** THE RECORDS **
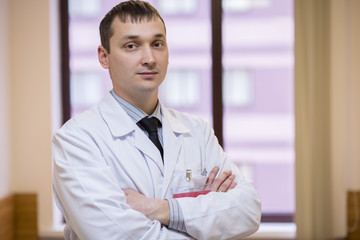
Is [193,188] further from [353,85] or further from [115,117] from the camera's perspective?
[353,85]

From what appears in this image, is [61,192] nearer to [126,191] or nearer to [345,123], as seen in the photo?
[126,191]

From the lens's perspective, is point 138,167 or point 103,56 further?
point 103,56

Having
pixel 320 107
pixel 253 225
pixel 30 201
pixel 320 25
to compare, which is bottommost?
pixel 30 201

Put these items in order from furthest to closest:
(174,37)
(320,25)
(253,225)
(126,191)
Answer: (174,37), (320,25), (253,225), (126,191)

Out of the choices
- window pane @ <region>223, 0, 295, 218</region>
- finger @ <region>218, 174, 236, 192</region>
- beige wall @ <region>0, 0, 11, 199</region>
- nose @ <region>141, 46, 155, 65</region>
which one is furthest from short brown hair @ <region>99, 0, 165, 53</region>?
window pane @ <region>223, 0, 295, 218</region>

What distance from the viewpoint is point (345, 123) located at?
122 inches

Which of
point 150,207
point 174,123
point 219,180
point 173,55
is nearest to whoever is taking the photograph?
point 150,207

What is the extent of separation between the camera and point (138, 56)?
1453 millimetres

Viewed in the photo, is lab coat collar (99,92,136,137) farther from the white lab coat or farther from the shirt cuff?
the shirt cuff

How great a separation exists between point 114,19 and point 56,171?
21.3 inches

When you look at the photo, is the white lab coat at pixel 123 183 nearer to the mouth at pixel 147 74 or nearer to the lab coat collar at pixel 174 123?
the lab coat collar at pixel 174 123

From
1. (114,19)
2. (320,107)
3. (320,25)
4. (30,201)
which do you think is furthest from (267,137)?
(114,19)

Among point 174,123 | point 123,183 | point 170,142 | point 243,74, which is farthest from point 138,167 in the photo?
point 243,74

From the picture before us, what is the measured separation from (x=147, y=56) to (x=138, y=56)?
0.03 meters
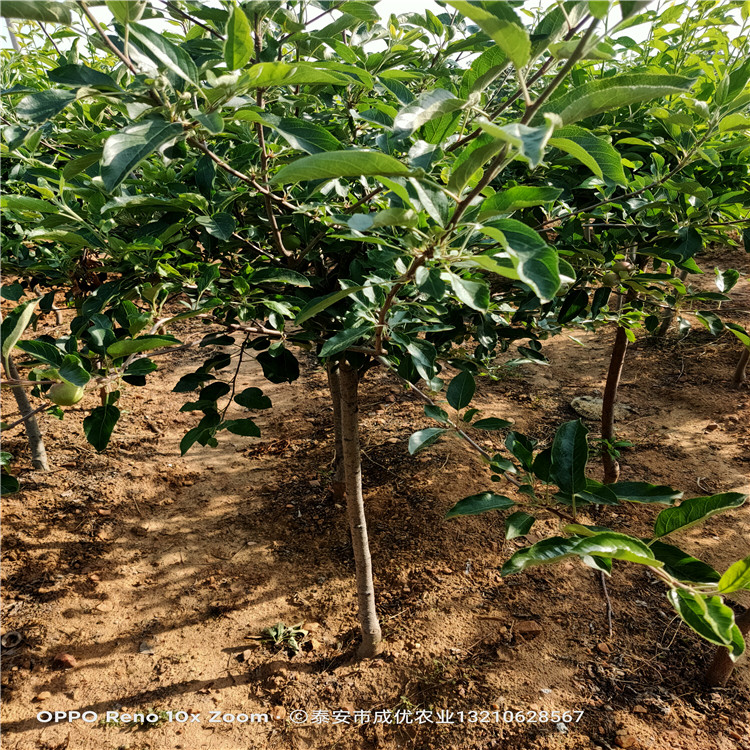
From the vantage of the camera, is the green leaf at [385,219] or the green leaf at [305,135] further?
the green leaf at [305,135]

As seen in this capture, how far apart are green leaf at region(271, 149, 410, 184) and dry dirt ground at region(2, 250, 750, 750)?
6.80 ft

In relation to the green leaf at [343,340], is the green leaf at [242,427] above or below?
below

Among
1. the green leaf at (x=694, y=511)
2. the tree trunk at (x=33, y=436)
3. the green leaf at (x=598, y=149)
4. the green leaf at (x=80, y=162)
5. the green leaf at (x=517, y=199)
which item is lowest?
the tree trunk at (x=33, y=436)

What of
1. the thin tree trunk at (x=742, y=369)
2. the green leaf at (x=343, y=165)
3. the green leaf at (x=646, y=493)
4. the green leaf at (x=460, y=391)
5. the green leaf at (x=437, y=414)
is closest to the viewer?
the green leaf at (x=343, y=165)

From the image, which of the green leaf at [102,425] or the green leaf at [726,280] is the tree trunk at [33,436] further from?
Answer: the green leaf at [726,280]

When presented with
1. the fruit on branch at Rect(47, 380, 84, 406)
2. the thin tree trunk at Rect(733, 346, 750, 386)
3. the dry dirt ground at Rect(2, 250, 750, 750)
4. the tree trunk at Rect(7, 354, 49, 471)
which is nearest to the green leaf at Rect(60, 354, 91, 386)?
the fruit on branch at Rect(47, 380, 84, 406)

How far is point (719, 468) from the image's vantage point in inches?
131

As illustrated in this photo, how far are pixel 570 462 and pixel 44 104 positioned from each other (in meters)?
1.07

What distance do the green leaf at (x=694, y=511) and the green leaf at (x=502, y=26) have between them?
2.30ft

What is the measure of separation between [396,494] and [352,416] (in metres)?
1.33

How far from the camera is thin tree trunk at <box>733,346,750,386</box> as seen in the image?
4012mm

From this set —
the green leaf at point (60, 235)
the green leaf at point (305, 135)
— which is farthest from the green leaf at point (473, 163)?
the green leaf at point (60, 235)

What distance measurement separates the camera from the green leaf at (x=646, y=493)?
988mm

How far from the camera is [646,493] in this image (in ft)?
3.33
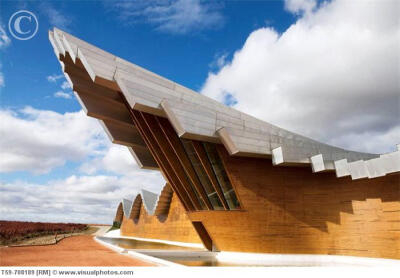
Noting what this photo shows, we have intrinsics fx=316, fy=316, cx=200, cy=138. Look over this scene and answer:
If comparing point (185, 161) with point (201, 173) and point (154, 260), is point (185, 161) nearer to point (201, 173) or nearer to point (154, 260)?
point (201, 173)

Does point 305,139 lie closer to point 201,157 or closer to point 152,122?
point 201,157

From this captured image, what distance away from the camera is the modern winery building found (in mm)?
12797

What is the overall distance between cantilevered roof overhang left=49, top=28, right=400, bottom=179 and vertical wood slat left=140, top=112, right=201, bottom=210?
201 cm

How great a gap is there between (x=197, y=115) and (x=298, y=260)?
26.4ft

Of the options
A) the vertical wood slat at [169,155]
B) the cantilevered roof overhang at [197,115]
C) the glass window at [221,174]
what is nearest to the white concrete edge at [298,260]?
the glass window at [221,174]

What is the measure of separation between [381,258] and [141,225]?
1182 inches

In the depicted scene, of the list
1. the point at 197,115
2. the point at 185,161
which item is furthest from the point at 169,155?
the point at 197,115

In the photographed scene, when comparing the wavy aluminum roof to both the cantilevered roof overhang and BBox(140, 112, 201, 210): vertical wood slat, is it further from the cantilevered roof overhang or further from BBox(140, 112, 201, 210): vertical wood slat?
the cantilevered roof overhang

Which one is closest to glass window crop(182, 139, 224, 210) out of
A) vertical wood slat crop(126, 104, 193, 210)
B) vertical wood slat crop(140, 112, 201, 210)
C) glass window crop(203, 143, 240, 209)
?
glass window crop(203, 143, 240, 209)

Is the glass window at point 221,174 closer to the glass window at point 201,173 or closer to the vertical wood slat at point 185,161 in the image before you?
the glass window at point 201,173

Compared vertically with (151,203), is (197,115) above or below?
above

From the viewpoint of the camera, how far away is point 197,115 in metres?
13.7

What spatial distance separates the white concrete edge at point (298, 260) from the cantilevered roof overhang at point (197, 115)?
11.4ft

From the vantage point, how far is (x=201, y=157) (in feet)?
51.5
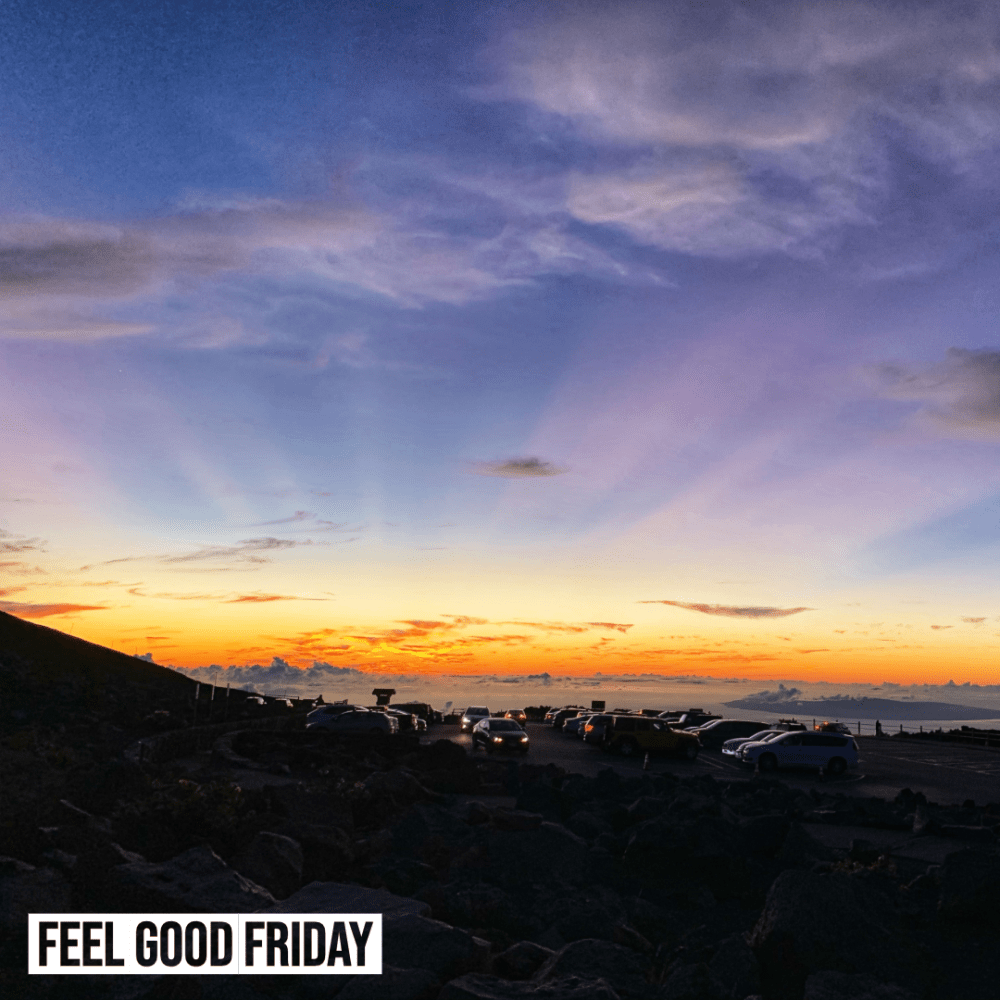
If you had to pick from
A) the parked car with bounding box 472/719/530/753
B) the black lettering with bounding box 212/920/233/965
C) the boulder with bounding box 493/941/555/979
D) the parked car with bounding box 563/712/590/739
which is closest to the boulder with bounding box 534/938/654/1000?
the boulder with bounding box 493/941/555/979

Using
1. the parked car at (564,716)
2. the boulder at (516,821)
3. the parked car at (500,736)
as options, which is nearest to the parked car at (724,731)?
the parked car at (500,736)

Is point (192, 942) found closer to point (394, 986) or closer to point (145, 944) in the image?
point (145, 944)

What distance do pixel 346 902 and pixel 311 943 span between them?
20.9 inches

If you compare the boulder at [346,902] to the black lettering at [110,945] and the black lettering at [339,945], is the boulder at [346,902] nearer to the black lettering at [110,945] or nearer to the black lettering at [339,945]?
the black lettering at [339,945]

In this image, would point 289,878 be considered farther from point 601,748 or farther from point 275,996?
point 601,748

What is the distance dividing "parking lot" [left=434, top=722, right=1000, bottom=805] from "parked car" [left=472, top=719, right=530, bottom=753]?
2.51ft

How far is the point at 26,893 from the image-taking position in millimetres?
8016

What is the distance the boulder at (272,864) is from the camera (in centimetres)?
961

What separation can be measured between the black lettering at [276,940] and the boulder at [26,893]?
1939 mm

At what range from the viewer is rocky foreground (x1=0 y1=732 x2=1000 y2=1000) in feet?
24.0

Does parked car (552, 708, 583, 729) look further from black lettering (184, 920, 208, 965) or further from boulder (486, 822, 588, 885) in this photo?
black lettering (184, 920, 208, 965)

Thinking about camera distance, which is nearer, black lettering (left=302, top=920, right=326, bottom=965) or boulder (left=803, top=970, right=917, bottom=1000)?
boulder (left=803, top=970, right=917, bottom=1000)

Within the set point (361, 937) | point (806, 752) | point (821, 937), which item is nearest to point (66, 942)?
point (361, 937)

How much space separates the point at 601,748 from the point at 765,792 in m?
16.4
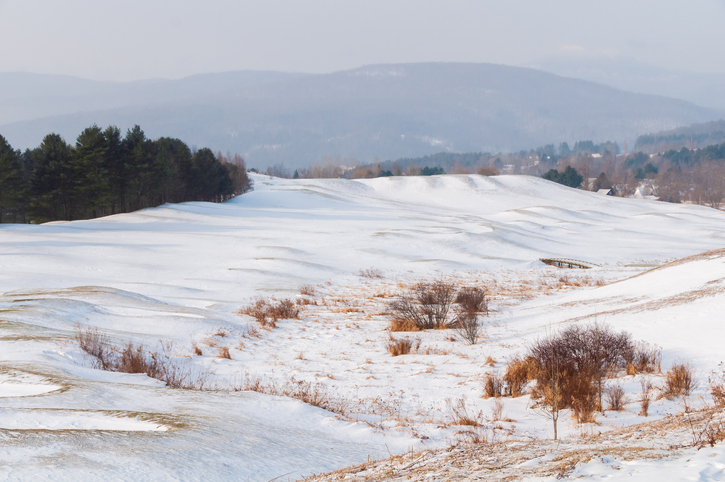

** GOAL **
Identify every line in the entries above that contains the word "branch", with capitalization counting, and copy out each of those lines.

** TASK OUTPUT **
1. the fruit on branch at Rect(47, 380, 84, 406)
the fruit on branch at Rect(47, 380, 84, 406)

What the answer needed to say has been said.